What are cases in Talonic?

Cases are groups of 2+ documents connected through shared entities (names, reference numbers, project codes). They are automatically discovered by the linking pipeline and include evidence chains and AI narration.

How does the confidence gate work?

Once a cell is filled with confidence ≥ 0.7, no later pipeline phase can overwrite it. This prevents high-confidence lookup results (0.95) from being replaced by lower-confidence agent extractions (0.65).

Field Registry

The Field Registry is Talonic's unified knowledge graph of canonical fields. It maps raw extracted values to standardized field definitions across all documents and schemas.

How it works

When the four-phase pipeline extracts a value, it resolves the raw field name against the Field Registry. The registry contains thousands of canonical field definitions built from the 529-type ontology and refined through production usage. Each field has a canonical name, description, expected type, and tier.

Tier system

Fields are organized into three tiers based on their specificity and standardization level. Higher tiers provide stronger guarantees about data quality and cross-document consistency.

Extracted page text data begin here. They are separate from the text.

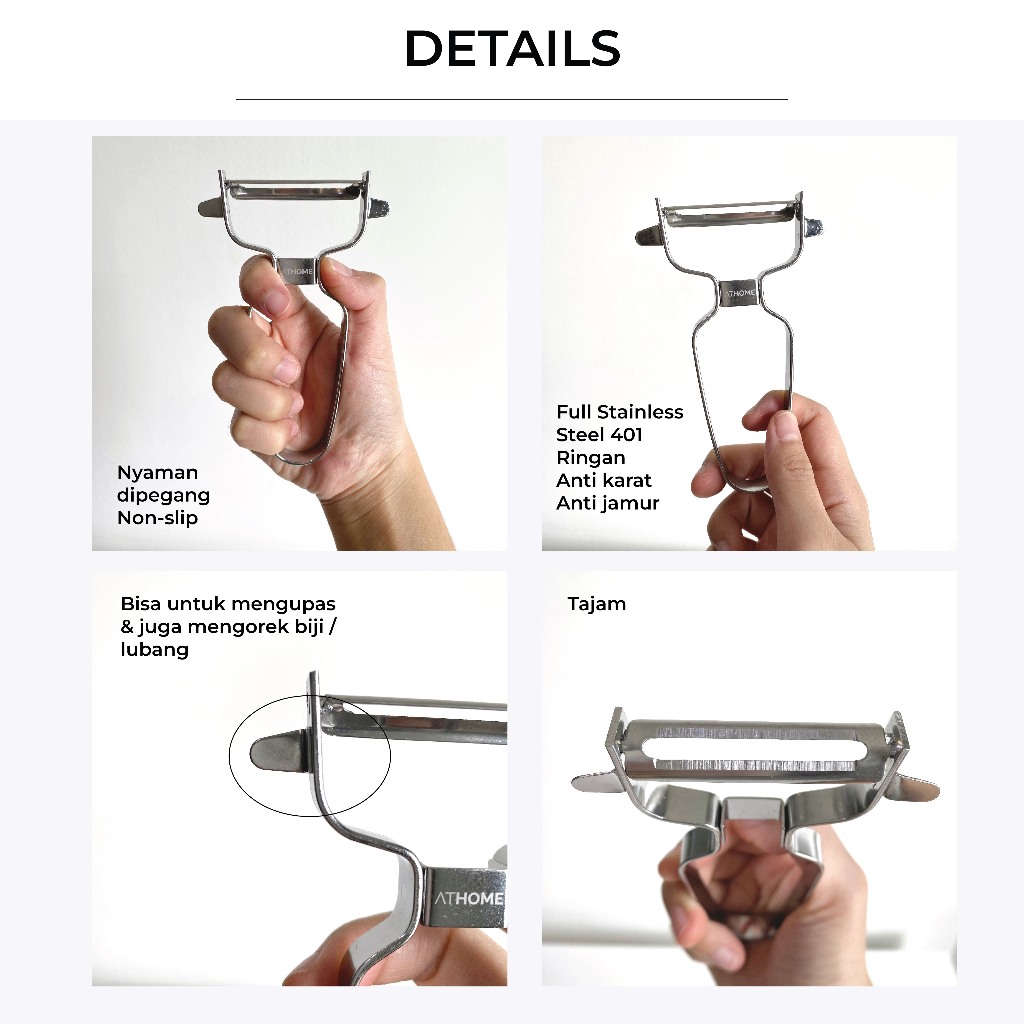 DETAILS

ATHOME

Nyaman dipegang Non-slip

ATHOME

Full Stainless Steel 401
Ringan
Anti karat
Anti jamur

Bisa untuk mengupas & juga mengorek biji / lubang

ATHOME

Tajam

Tier	Name	Description	Example
1	Universal	Fields standard across all document types	date, currency, language
2	Domain	Fields standard within a document category	invoice_number, vendor_name, ISIN
3	Custom	User-defined fields specific to a schema	internal_project_code, custom_tag

Field resolution

During the Resolve phase of the extraction pipeline, raw field names are matched against the registry using semantic similarity. A field labeled "total" in the document might resolve to the canonical total_amount field. This resolution is recorded in the per-cell provenance trace.

Schema Graph integration

The Schema Graph connects schemas to Field Registry entries. When you create a schema via the schemas API, each field is automatically linked to its canonical registry entry. This enables cross-schema field search via the search API.

DIN SPEC 91491 compliance

The Field Registry's tier system and canonical naming conventions are aligned with DIN SPEC 91491, the German standard for AI-assisted document processing that Talonic co-authored. Tier 1 and Tier 2 fields map directly to the standard's recommended field catalog.